Una antigua leyenda: Puerto del bicho

por A. C. B. A.

Con raigambres fundamentalmente hispánicas y afrobrasileñas, nuestro discreto acervo de supersticiosas leyendas del ámbito rural sólo presenta muy leves indicios de la vertiente autóctona o indígena. (Para más datos, sobre estos temas nos permitimos recomendar la lectura del interesante librito —breve, pero muy sustancioso— de Eduardo Faget titulado "Folklore mágico del Uruguay”). Somos vecinos del área guaranítica, sin embargo; y en épocas pasadas, incluso la integramos —siquiera a título de apéndice meridional, y acaso, transitoriamente—, según bien lo atestiguan nuestra nomenclatura tradicional y hasta las propias denominaciones regionales en materias de fauna y flora. Actualmente, no obstante, cuanto va quedando de la frondosísima mitología de los guaraníes, se extiende por el sur hasta Corrientes. Con excepción de algún atisbo que otro por pagos de Bella Unión, los mitos precoloniales ya no cruzan el Cuareim y el Río Uruguay, que sepamos. Pero todavía queda mucho por indagar sobre estos tópicos escasísimamente frecuentados. Y al respecto siempre habrá de tomarse en cuenta que la misteriosa vitalidad de ciertas leyendas perpetúa sus vestigios por siglos y aún... ¡por milenios!
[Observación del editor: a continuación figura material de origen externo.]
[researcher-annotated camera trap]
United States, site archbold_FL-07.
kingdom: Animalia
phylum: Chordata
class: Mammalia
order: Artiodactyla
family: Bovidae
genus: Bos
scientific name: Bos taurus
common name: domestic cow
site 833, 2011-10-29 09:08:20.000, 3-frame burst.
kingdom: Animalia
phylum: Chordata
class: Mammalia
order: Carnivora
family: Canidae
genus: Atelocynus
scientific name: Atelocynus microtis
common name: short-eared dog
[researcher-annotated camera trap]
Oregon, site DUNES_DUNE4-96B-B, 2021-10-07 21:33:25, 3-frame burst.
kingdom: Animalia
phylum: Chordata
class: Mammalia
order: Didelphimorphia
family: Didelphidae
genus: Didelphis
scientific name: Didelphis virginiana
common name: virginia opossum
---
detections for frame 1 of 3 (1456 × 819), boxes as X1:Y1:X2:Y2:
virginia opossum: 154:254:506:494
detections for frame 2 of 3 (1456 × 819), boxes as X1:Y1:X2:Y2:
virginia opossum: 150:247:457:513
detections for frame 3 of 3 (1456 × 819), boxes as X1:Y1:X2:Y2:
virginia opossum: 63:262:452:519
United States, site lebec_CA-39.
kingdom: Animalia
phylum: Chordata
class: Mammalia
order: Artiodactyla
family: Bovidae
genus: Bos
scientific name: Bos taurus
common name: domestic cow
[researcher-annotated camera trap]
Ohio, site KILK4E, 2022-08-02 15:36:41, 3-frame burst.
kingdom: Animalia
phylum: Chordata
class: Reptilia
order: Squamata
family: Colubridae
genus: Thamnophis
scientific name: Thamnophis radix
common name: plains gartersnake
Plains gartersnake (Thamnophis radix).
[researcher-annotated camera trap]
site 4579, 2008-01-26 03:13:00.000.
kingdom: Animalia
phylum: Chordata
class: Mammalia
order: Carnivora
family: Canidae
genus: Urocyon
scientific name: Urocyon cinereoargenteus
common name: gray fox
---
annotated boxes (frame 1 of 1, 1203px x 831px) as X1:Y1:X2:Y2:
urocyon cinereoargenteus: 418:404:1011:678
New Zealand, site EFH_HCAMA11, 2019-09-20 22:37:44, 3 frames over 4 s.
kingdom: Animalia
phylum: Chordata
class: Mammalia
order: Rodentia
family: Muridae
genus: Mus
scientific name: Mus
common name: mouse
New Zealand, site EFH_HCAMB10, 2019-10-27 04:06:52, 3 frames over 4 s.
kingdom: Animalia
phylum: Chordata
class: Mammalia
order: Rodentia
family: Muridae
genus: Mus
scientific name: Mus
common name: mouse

Sólo obtuvimos una comprobación personal, dentro de nuestro medio, en relación con la sobrevivencia de una vieja leyenda guaraní. Fue en 1974 y en circunstancias en que, embarcados, hacíamos un viajecito entre algunas islas uruguayas del litoral rio-negrense del Río Uruguay.

Así fue como arribamos inopinadamente a la mismísima localización de cierta espléndida barranca montaraz que los viejos isleros de la zona —santiguándose, según las mentas — , desde lejanos tiempos, reconocieran como el “Puerto del Bicho”.

Islas del Río Uruguay.

Hace ya muchos años que nos relacionamos con nuestro viejo amigo Félix Ríos. (Con toda su familia, ese paisano cruzó desde una isla a tierra firme en plena crecida del 59...). Y anduvimos de arriba para abajó en reiteradas oportunidades, junto a él. Hacia el verano del 74, por ejemplo, costeábamos a lo largo de unos veintitantos kilómetros, navegando en un “guigue” o chalanita que parecía una cáscara de nuez. Durante largas horas, en consecuencia, fuimos desfilando frente a las dos Román, la Isla Pingüino, el extremo meridional de la Navarro, una isla innominada — que aún las hay — , la del Chileno, la Basura, la pequeña Redonda, e Isla del Burro. (Periplo que equivale, en línea recta, al sinuoso trayecto de Nuevo Berlín a Tres Bocas). Desplazándonos en el canal ribereño de nuestra margen, por lo común orillábamos costas insulares conformadas por altos albardones y uniformes barrancas de tupidísimos montes: ceibales, amarillos, sarandíes, alguna palma que otra, sauces criollos y llorones, guayabas, molles, tártagos, y en general, toda esa abigarrada suerte de especimenes no industrializables que el paisanaje litoraleño define habitualmente como “monte blanco”.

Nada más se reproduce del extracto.